_Extract_.

The takeover will happen between Christmas and New Year, the time when guest editors are invited in to do the work of all the people who have gone on holiday because they aren't yet robots. The robot guest will edit a programme devoted to artificial intelligence, and its interview technique is to be based on that of broadcaster Mishal Husain. I suppose that at least is a blessing: imagine if they'd tuned into BBC Radio Scotland's Off The Ball and coded that form of witty banter into the poor machine's circuits.

Gently dowse it

I'VE always been fascinated by the idea of dowsing. Visiting Worcestershire once by mistake I found myself pressing my face up against the glass of the British Dowsing Society's headquarters, located up a quaint side street in the quaint spa town of Malvern. I didn't have the courage to enter – either that or they were at lunch, I forget which – but I did once hold a pair of dowsing rods, and as they turned this way and that they did seem to take on a shivery sort of magic.

_Task brief_.
Reproduce the portion of the column extract starting at "I'VE always been" and ending at "sort of magic.".

_Stored items from a collection_.
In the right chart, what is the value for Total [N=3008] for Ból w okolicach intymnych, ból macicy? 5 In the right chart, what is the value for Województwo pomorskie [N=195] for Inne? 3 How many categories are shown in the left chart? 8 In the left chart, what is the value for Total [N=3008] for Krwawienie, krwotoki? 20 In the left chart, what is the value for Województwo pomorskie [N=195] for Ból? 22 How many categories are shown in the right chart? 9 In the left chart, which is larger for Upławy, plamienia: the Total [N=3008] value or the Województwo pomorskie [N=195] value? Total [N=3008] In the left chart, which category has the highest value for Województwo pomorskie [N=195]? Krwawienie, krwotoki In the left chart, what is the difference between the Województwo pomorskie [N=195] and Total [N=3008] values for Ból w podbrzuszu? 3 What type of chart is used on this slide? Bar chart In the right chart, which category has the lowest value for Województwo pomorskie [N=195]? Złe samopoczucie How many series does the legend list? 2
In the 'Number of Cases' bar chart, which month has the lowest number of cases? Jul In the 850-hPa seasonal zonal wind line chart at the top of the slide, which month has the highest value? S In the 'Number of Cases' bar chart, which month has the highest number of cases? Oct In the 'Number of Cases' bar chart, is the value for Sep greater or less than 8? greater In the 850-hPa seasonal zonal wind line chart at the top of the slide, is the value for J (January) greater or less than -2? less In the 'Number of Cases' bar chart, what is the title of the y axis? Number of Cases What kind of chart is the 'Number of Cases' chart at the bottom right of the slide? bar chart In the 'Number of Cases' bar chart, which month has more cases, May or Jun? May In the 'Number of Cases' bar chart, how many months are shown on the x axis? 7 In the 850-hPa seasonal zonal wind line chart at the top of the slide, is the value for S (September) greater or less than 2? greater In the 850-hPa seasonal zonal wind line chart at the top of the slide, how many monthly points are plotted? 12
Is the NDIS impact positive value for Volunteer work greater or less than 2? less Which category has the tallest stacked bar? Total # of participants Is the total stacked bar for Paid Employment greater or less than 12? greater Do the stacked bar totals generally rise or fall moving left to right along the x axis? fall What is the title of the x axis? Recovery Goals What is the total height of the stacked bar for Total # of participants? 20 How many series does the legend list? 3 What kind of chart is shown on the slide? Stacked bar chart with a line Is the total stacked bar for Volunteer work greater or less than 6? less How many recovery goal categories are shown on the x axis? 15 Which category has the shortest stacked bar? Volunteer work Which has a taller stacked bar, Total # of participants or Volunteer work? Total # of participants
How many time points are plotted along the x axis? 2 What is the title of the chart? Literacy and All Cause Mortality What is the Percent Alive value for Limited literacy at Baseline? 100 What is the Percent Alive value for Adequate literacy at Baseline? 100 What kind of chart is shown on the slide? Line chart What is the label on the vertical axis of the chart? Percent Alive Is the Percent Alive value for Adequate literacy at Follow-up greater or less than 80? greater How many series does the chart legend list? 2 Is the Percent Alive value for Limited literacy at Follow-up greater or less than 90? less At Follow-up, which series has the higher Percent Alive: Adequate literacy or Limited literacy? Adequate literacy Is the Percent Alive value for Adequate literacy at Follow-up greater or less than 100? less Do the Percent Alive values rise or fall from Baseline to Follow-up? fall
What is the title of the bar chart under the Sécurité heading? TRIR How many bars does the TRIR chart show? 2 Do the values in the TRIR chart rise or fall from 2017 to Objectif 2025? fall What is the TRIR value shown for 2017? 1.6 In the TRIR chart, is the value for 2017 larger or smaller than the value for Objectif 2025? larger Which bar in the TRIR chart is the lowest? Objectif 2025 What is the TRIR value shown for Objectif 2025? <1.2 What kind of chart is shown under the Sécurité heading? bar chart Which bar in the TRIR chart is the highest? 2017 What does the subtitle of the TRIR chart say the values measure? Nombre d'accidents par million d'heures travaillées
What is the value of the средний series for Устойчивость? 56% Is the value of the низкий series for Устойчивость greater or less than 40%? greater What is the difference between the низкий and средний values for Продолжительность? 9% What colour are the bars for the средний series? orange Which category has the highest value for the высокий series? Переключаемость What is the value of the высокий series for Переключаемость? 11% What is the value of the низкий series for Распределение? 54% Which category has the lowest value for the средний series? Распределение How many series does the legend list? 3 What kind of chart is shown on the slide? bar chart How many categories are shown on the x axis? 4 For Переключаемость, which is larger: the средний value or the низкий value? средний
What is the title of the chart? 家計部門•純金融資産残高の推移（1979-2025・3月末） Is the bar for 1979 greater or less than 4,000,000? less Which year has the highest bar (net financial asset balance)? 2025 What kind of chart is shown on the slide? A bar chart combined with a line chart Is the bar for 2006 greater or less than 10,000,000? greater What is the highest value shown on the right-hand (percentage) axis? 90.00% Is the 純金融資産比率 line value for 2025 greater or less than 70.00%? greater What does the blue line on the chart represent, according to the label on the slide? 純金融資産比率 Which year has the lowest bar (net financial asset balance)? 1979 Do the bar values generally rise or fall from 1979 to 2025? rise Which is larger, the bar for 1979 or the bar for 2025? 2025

_Solution_.
I'VE always been fascinated by the idea of dowsing. Visiting Worcestershire once by mistake I found myself pressing my face up against the glass of the British Dowsing Society's headquarters, located up a quaint side street in the quaint spa town of Malvern. I didn't have the courage to enter – either that or they were at lunch, I forget which – but I did once hold a pair of dowsing rods, and as they turned this way and that they did seem to take on a shivery sort of magic.